Bradshaw was charged and convicted of second degree murder. We are compelled to reverse because the lower court fundamentally erred, requiring a new trial even without objection below, in charging the jury on the lesser included offense of manslaughter by instructing only as to the culpable negligence prong and omitting entirely the manslaughter by act aspect of the crime. See Bolin v. State, 8 So.3d 428 (Fla. 2d DCA 2009) (identical situation); Reed v. State, 531 So.2d 358 (Fla. 5th DCA 1988) (applying rule to reverse situation in which manslaughter by act given and culpable negligence omitted); see generally State v. Lucas, 645 So.2d 425 (Fla.1994). Contrary to the State’s contention that this case is governed by the exception which applies when the defendant affirmatively requests or specifically agrees to the omission, see Lucas, 645 So.2d at 427, it is settled that that defendant’s desire to have no manslaughter instruction given at all, as was the case here, does not amount to an agreement to have the issue instructed upon in a fundamentally erroneous fashion. See Jimenez v. State, 994 So.2d 1141, 1143 (Fla. 3d DCA 2008) (holding that the trial court committed fundamental error in failing to give complete manslaughter instruction and the “fact that the defendant unsuccessfully tried to waive instructions on lesser offenses cannot be construed as a specific waiver of, or affirmative request to limit, the justifiable and excusable homicide instruction”); see also Reyes v. State, 924 So.2d 932 (Fla. 3d DCA 2006) (reversing second degree murder conviction where it was not clear from the record that defense counsel affirmatively agreed to exclude portion of manslaughter instruction defining justifiable and excusable homicide); Beckham v. State, 884 So.2d 969 (Fla. 1st DCA 2004) (holding that in order for the Lucas waiver exception to apply defense counsel “must be aware that *1267an incorrect instruction is being read and must affirmatively agree to, or request, the incomplete instruction”).

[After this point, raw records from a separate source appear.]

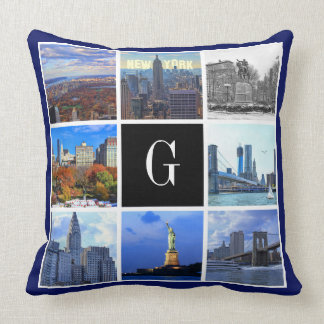 New York City Skyline 8 Image Photo Collage Throw Pillow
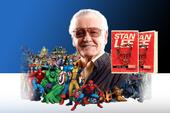 Huyền thoại Marvel: Stan Lee - cuốn sách mà bất cứ fan Marvel nào cũng nên có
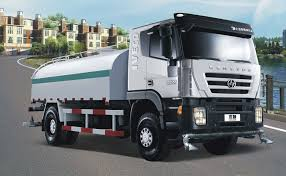 SAIC-IVECO 4x2 Water Tank Truck | CIMC Vehicles Dofeng Water Truck 100liter Manufactur100liter Tank Filewater In The Usajpg Wikimedia Commons Ep3 Water Tank Truck Youtube 135 2 12 Ton 6x6 Water Tank Truck Hobbyland Mobile And Stock Image Of City 99463771 Diy 4x4 Drking Pump Filter And Treat The Road Chose Me Vintage Rusted In Salvage Yard Photo High Capacity Cannon Monitor On Custom Slide Anytype Trucks Saiciveco 4x2 Cimc Vehicles North Benz Ng80 6x4 Power Star 20 Ton Wwwiben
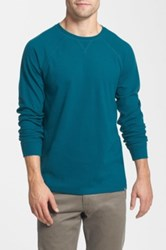 Quiksilver Knit Pullover Blue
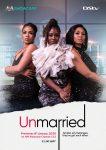 DOWNLOAD: Unmarried Season 1 Episode 1 – 13 (Complete)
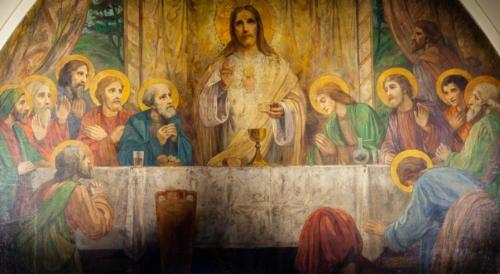 Cœur Eucharistique de Jésus.jpg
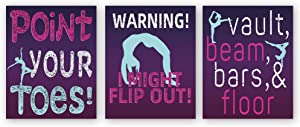 """Colorful Girl Gymnastics Art Print,Set Of 3 (8""""X10"""",Unframed) Gymnast Canvas Paintings Print,Inspirational Quotes Sports Themed Wall Art For Girl Bedroom Decor"""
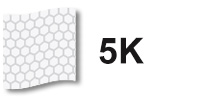 5K_fabric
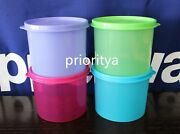 Tupperware Mini Canister Food Container 2 Cup / 500ml Set Of 4 Colors New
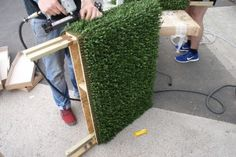 Artificial Boxwood Hedge                                                                                                                                                                                 More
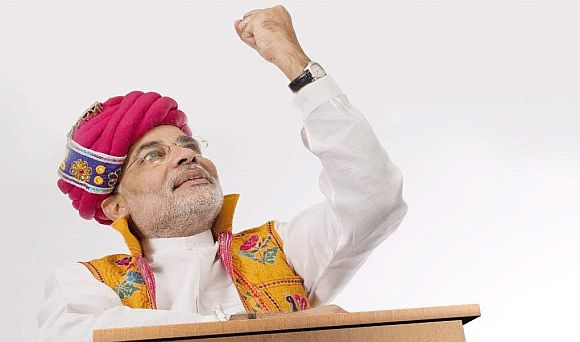 Narendra Modi a firm, no-nonsense leader: Time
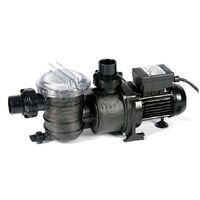 Pompe filtration piscine Pentair Swimmey (Nocchi) mono 1.3 cv SW24M - 14 m3/h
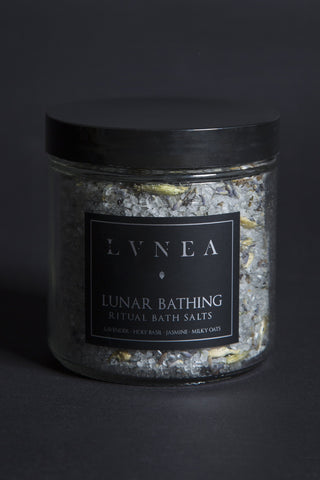 Ritual Bath Salts | Lunar
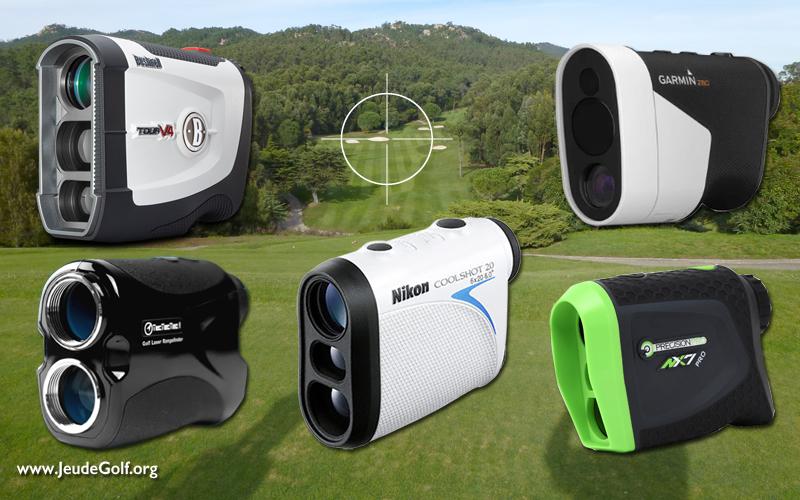 Quel est le meilleur choix de télémètres laser pour le golf en 2019 ?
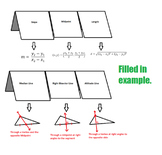 Slope Midpoint Length & Special Triangle Lines - FOLDABLE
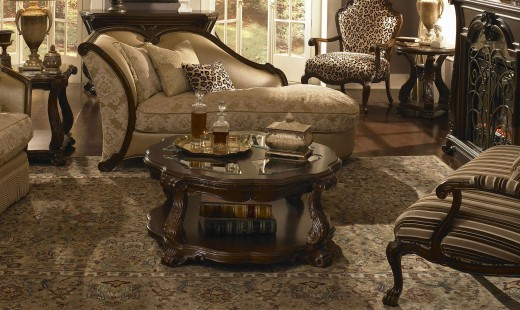 Американская мебель и интерьер в стиле винтаж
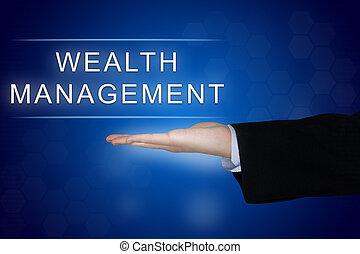 wealth management button on blue background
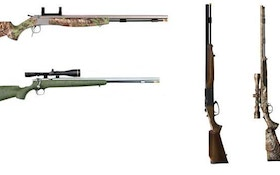 2013 Muzzleloaders: Technology rules the day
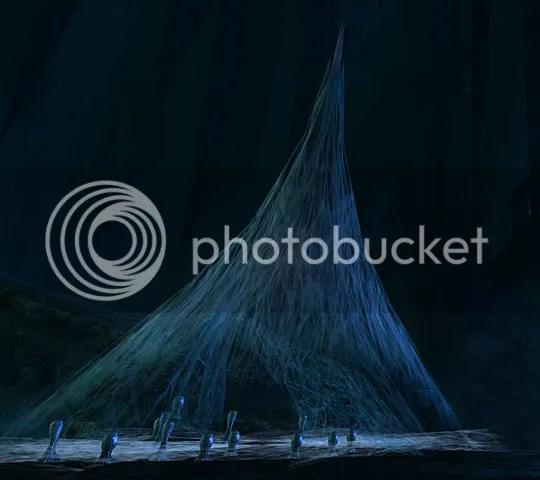 Underdark webs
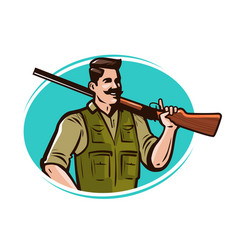 Hunter with gun on his shoulder hunting cartoon vector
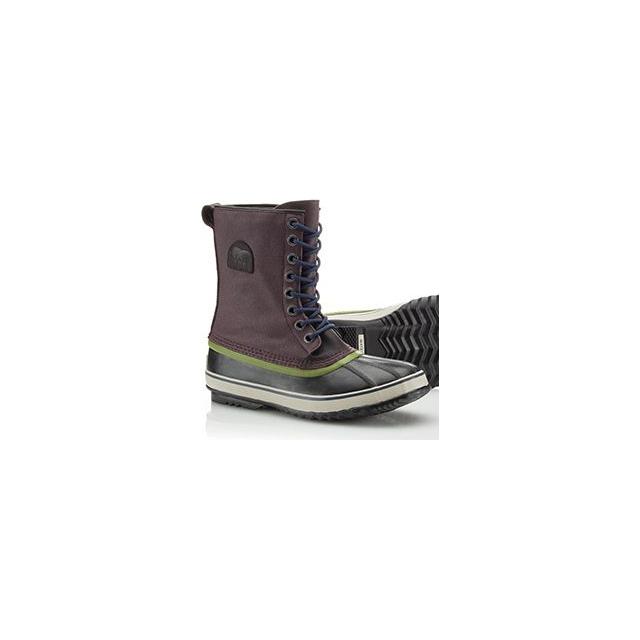 Sorel - Sorel Mens 1964 Premium T CVS Boot
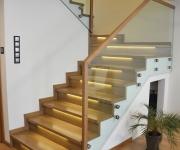 schody-dywanowe-na-beton-1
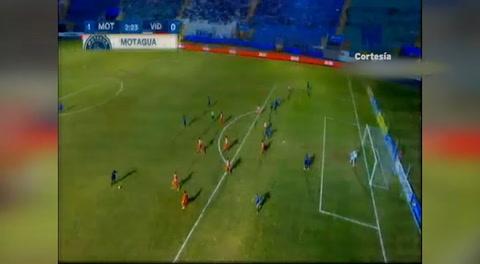 Gol de Rubilio Castillo al Vida (Liga Nacional 2018 )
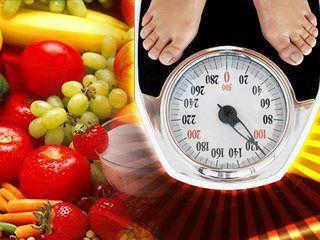 برنامج غذائي لشهر رمضان... لتخفيف وزنك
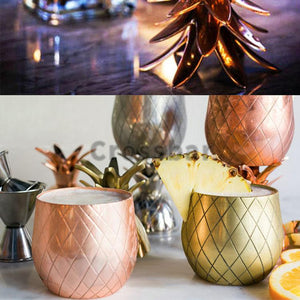 Island Pineapple Cocktail Cups - whimsyandever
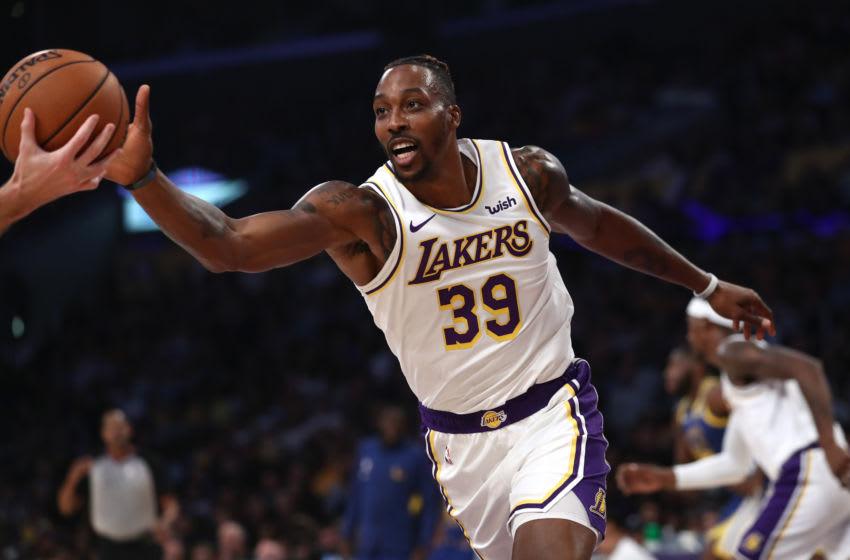 NBA Los Angeles Lakers Dwight Howard (Sean M. Haffey/Getty Images)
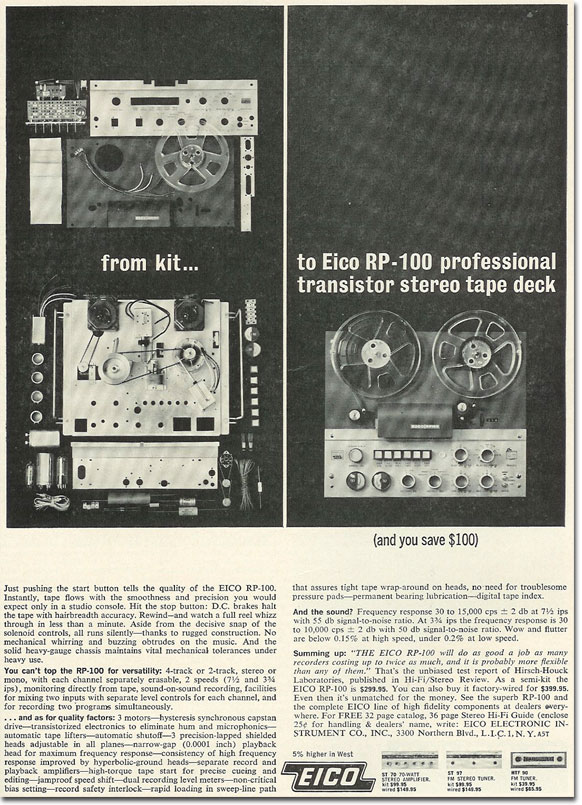 picture od 1963 Eico tape recorder ad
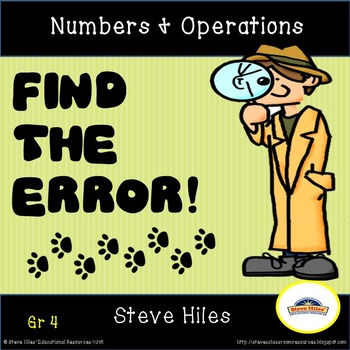 Numbers and Operations: Find the Error!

Since a new trial is therefore required in any event, it is not necessary and we therefore do not determine whether the appellant’s other point individually presents reversible error. The issue .in question concerns the treatment below of assertions made by the investigating officer in the course of questioning the defendant in an interrogation which was admitted into evidence. This issue has recently been canvassed in comprehensive detail by the Fourth District Court of Appeal with ranging results, in Sparkman v. State, 902 So.2d 253 (Fla. 4th DCA 2005), on the one hand, and Eugene v. State, 53 So.3d 1104 (Fla. 4th DCA 2011), and Derival v. State, 58 So.3d 357 (Fla. 4th DCA 2011), on the other. As guidance at the retrial, however, the trial court’s attention is directed to those decisions and particularly to the helpful suggestion in Eugene that the problem may be obviated by a limiting instruction to the jury. 53 So.3d at 1112 n. 4.
Reversed and remanded for a new trial.